Kriegsdienstverweigerung aus Gewissensgründen ist ein seltenes Ereignis. Nur wenige sind imstande, sicher dieser Belastung zu stellen. Sie erfolgt nur, wenn ein Mensch durch die Staatsmacht, das Gesetz oder bestimmte Handlungen, die ihm aufgezwungen werden, in einen unerträglichen Konflikt mit seinen Anschauungen, seinem Glauben, seiner Persönlichkeit, seiner zutiefst eigenen Identität gedrängt wird und ihm alle anderen Wege des Aufbegehrens versperrt sind. Eine solche Verweigerung im militärischen Kontext unterminiert scheinbar die erste Pflicht eines jeden Bürgers, die Pflicht nämlich, sein Land zu verteidigen. Und gleichzeitig stellt sie eine fundamentale Herausforderung an die innere demokratische Verfasstheit eines jeden Staates dar. Legt man die Maßstäbe großer Denker an, die sich mit der Frage der Kriegsdienstverweigerung aus Gewissensgründen beschäftigt haben, angefangen von Henry David Thoreau über Hannah Arendt, Albert Camus, John Rawls bis hin zu Philosophen und Denkern in den sechziger und siebziger Jahren des vorigen Jahrhunderts, die in dieser Form der Verweigerung einen Lackmustest der liberalen Demokratie sahen, dann hat Israel diesen Test nicht bestanden. Der „einzigen Demokratie im Nahen Osten», mit ihrem nationalen, politischen und militärischen Ethos und der nachgerade mythischen Stellung ihres Armeedienstes, die sich selbst stets als permanentes, allzeit bedrohtes Opfer gesehen hat und sieht, gefangen in einem schicksalhaften, deterministischen Krieg, ist es gelungen, das Verlangen nach Gerechtigkeit und den Gewissensdrang der meisten ihrer Bürger zu besiegen. Auch wenn neben den Wenigen, die den Militärdienst verweigern, andere stille Wege der sogenannten «grauen Verweigerung» finden, um sich diesem zu entziehen.

Die Geschichte der Kriegsdienstverweigerung aus Gewissensgründen in Israel ist, seit der Staatsgründung und bis heute, eine Geschichte, die hätte sein können aber nicht war, abgesehen nur von einigen wenigen Momenten, welche einen Weg markieren, auf dem wir als Nation hätten gehen können.
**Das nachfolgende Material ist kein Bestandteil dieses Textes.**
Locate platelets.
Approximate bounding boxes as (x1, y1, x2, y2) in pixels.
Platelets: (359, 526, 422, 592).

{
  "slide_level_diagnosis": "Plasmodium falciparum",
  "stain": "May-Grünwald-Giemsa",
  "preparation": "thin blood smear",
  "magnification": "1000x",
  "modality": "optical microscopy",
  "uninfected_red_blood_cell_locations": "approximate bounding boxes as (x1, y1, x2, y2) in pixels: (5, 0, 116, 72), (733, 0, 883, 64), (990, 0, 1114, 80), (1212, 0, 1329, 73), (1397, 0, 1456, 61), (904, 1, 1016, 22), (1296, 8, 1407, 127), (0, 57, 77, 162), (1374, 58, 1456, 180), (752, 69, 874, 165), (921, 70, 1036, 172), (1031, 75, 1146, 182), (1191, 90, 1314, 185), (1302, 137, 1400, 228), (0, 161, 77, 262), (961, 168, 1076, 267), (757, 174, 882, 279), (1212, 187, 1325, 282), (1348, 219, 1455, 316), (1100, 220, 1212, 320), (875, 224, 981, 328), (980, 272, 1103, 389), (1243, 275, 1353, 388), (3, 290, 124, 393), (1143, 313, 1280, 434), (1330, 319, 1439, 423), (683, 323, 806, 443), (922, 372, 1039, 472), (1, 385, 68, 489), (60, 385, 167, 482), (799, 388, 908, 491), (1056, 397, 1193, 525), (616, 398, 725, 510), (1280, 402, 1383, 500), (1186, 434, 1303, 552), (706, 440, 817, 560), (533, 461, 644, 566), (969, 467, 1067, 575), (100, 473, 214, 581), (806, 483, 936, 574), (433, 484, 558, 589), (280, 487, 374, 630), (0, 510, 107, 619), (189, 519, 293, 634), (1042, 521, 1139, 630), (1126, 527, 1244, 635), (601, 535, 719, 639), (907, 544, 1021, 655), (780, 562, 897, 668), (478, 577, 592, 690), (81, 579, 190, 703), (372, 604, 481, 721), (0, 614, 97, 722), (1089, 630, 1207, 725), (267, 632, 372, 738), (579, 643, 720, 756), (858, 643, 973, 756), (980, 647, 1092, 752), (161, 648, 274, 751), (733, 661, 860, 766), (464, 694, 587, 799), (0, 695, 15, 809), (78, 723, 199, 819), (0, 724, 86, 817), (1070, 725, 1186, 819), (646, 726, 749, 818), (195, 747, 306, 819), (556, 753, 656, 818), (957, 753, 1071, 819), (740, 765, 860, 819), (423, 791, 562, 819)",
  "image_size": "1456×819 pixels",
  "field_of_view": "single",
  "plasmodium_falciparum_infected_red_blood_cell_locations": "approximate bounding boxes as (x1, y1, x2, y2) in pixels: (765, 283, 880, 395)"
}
Ein Trugschluss, welcher als Bedrohung wie als Versprechen gleichermaßen existiert, im Bewusstsein und im gesellschaftlichen Diskurs indes mehr als in der historischen Realität selbst. Nur etwa zehntausend Männer und Frauen[2], unter den vielen Millionen, die in mehr als siebzig Jahren in der israelischen Armee gedient haben, haben den Staat und den von ihm eingesetzten organisierten Macht- und Gewaltapparat herausgefordert und sich aus Gewissensgründen geweigert, in der Armee zu dienen, an seinen Kriegen teilzunehmen oder Mitwirkende bei gewissen Militäreinsätzen oder Operationen zu sein. Und diese wenigen Tausende hat der Staat unerbittlich sanktioniert, hat sie als existentielle Bedrohung definiert, als Gefahr für die Herrschaft des Rechts und die Demokratie an sich, hat sie vor Gericht gestellt und eingesperrt, mitunter auch zu langen Haftstrafen verurteilt.

Von den wenigen Soldaten des 1948er Kriegs, die sich weigerten, an der Vertreibung der Palästinenser*innen aus ihren Dörfern und von ihren Ländereien mitzuwirken, bis hin zu denen, die sich der Besatzung und ihren Kriegen verweigern, ihren wiederkehrenden, gegen die palästinensische Zivilbevölkerung gerichteten Aktionen, auch und aktuell dieser Tage, erstreckt sich die öffentliche, die öffentlich verhandelte Geschichte der Gewissensverweigerung in Israel. Jeder einzelne dieser Verweigerer ist eine eigene Geschichte zivilen Ungehorsams und Mutes.[3] Ihre Verweigerung, ihr persönlicher Auftritt auf der Agora, ihr Aussprechen ihrer Wahrheit gegenüber der Macht, gegenüber der Führung und dem allgemein herrschenden Geist veränderte zwar den Gang der Geschichte nicht, hinterließ aber eine Vielzahl historischer Texte und Dokumente, Zeugnisse persönlicher Entscheidung und persönlichen Mutes, die davon künden, was hätte sein können. Die Porträts einiger weniger von ihnen und ihrer Wahrheit sollen im Folgenden hier in aller Kürze in ihrem historischen Kontext vorgestellt werden.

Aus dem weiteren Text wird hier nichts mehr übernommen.